DIARY OF AN ITINERANT MISSIONARY

by Fr. Claro Conde

Diocesan Ethnic Coordinator and parish priest of St. Patrick (Wooston) and Annunciation (Netley Abbey) Southampton SO19 9BD cconde8254@yahoo.co.uk

30 November 2013

Typhoon Haiyan from UK

Picture39TV footages and photos we see in the news about the Philippines made not only me but many British cry. Before it went to Cebu, Masbate and Panay, Typhoon Yolanda or Haiyan first hit Guiuan, Samar, my birthplace. The town’s church of La Purisima Concepción, where I was baptised, considered one of the finest and most beautiful 16th century Spanish land mark stood like our Netley Abbey ruins. Then it devastated Tacloban where I grew up and served as young priest at the Redemptorist church, now an evacuation centre. Fr. Flan Daffy, now retired in Ireland, commissioned my father, the late Fernando, to install iron grills at the sides of the nave so that gentle breeze would comfort the faithful from scorching heat and so that strong winds will just pass through. Their project saved the building and now about 2000 people are taking refuge. Then I saw my classmate, Fr. Edwin Bacaltos, interviewed by our BCC George Alagiah, who told us that this is the church of the poor, a messy church. At the western side of the city, is my home. My sister Susan, a nurse from New York on holidays, phoned me after worrisome waiting for 4 days to get a signal. Many neighbours climbed up our 3 storey family house when the sea surged to 10 feet. Others could not make it. I knew 22 friends lain at our parish of St. Jude, other bodies were just left on the streets to rot. For 10 days the survivors had to survive again from neglect of our national government. My sister and a couple of doctors gave first aid treatment to the injured and medicine to those sick. My brother Nanding, also a survivor, joined our neighbourhood watch team to ward off looters and to find more help. Another brother Benito from another Island not affected sent truck loads of emergency supplies.

People quickly respond

Here in UK, many parishioners, friends and strangers sent me their words of empathy.  I wanted to go home but here I got involved with different groups trying to do something to alleviate the sufferings of my people. We organized masses and rosary prayer services. The Leyte Samar Organisation UK  of which I am one of the founders served as a link to the Warays living in UK and our regions. They noted who were missing and those who survived. They sent some worried people to me for prayers, counseling and support. Some of my parishioners are contacting their friends and relatives on board HMS Daring to connect with my friends and churches there. Different groups invite me to talk and give them moral support in their fund campaigns. I was interviewed by the BBC and ITV and local radio stations, a chance to talk about the Philippines and appeal for aid.
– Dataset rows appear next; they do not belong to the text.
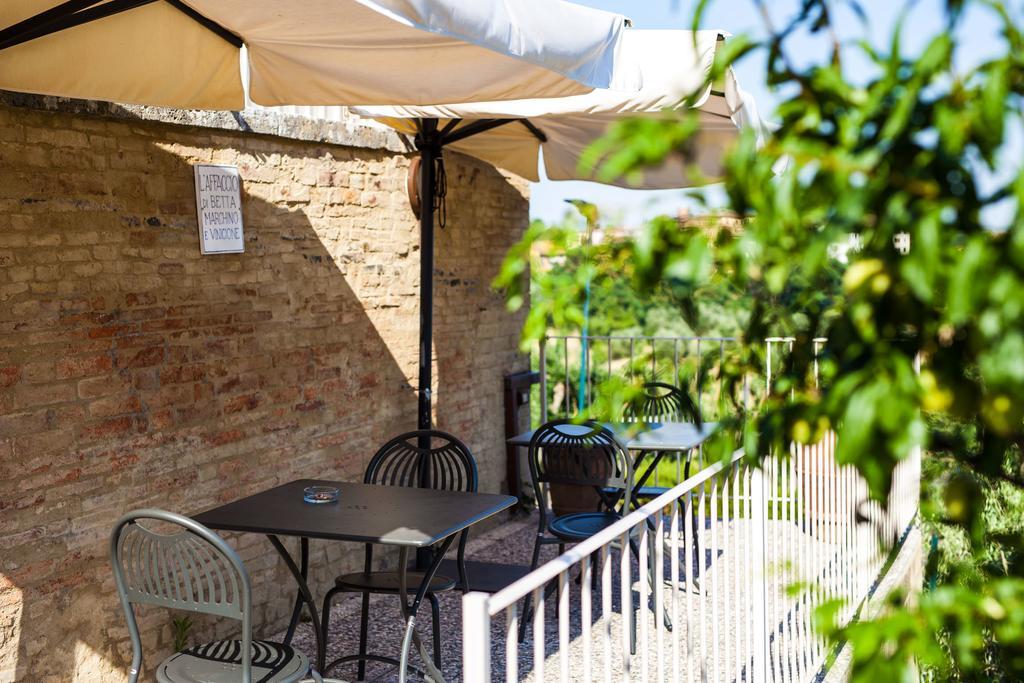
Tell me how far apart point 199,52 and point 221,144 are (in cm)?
90

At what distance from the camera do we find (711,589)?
4840mm

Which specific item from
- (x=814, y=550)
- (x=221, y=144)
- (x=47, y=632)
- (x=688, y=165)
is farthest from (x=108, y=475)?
(x=688, y=165)

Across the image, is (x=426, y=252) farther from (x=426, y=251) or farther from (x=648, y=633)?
(x=648, y=633)

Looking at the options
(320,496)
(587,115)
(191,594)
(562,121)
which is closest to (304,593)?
(320,496)

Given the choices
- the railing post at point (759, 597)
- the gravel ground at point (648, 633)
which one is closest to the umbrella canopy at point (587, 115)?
the railing post at point (759, 597)

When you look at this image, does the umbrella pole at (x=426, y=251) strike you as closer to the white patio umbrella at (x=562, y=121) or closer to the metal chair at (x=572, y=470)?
the white patio umbrella at (x=562, y=121)

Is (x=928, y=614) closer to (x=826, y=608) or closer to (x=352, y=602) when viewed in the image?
(x=826, y=608)

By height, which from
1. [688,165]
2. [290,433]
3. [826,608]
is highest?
[688,165]

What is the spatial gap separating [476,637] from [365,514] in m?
1.87

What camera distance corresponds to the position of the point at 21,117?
148 inches

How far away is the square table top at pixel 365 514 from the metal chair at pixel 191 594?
37cm

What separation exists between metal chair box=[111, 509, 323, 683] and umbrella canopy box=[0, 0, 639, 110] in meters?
1.48

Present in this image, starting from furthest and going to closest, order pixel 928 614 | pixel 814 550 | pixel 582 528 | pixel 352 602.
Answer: pixel 352 602 → pixel 582 528 → pixel 814 550 → pixel 928 614

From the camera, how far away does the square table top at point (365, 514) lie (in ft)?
11.5
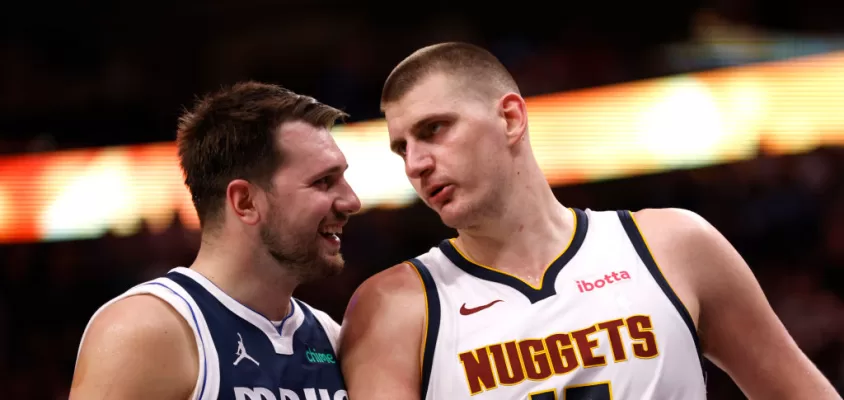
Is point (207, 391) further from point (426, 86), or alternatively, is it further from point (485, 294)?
point (426, 86)

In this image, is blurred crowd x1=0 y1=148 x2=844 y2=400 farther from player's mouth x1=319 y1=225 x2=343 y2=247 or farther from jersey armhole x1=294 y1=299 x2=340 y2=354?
player's mouth x1=319 y1=225 x2=343 y2=247

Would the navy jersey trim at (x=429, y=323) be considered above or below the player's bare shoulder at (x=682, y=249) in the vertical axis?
below

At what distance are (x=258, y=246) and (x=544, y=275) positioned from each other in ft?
2.98

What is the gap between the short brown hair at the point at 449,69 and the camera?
9.73ft

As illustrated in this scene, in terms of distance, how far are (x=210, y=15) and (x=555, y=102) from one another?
4098 mm

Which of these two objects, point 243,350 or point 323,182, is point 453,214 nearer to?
point 323,182

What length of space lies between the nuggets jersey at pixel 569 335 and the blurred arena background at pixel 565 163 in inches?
205

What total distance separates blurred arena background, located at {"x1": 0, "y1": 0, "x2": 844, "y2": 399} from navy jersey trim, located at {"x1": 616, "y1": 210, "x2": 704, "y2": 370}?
16.9 ft

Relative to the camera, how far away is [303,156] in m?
3.01

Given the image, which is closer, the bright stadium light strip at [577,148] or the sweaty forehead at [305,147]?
the sweaty forehead at [305,147]

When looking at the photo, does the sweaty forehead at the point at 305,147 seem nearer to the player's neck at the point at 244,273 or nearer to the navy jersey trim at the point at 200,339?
the player's neck at the point at 244,273

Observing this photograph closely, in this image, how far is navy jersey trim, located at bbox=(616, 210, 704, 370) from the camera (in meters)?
2.74

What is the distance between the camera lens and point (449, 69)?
297cm

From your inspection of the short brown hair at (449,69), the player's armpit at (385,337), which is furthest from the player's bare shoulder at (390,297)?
the short brown hair at (449,69)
Different British Filipino groups went to malls and to the streets to raise funds. At my suggestion my bishop created a special fund called “the Filipino Typhoon Appeal”. On Gaudete Sunday, he will celebrate Mass at the Cathedral for the Typhoon Victims and to thank the British people for their generous response. Simbang Gabi Masses have been organized in different parishes and most of the collections will be for the appeal.

When I came to UK in 1994, there were about 50,000 Filipinos in UK, mostly working as Domestic Helpers and Nannies in London. Now there are approximately 300,000 of us. In many ways I am a link of different British Filipino organisations in UK since I got involved with Migrant advocacy and ministered as Chaplain to Pinoys. With this disaster, British and Filipinos in UK join hands in helping the Philippines. Amidst the apocalyptic experience of our people, the Gospel calls us to bear witness to Jesus’ love for us and to live with hope in the Kingdom of God.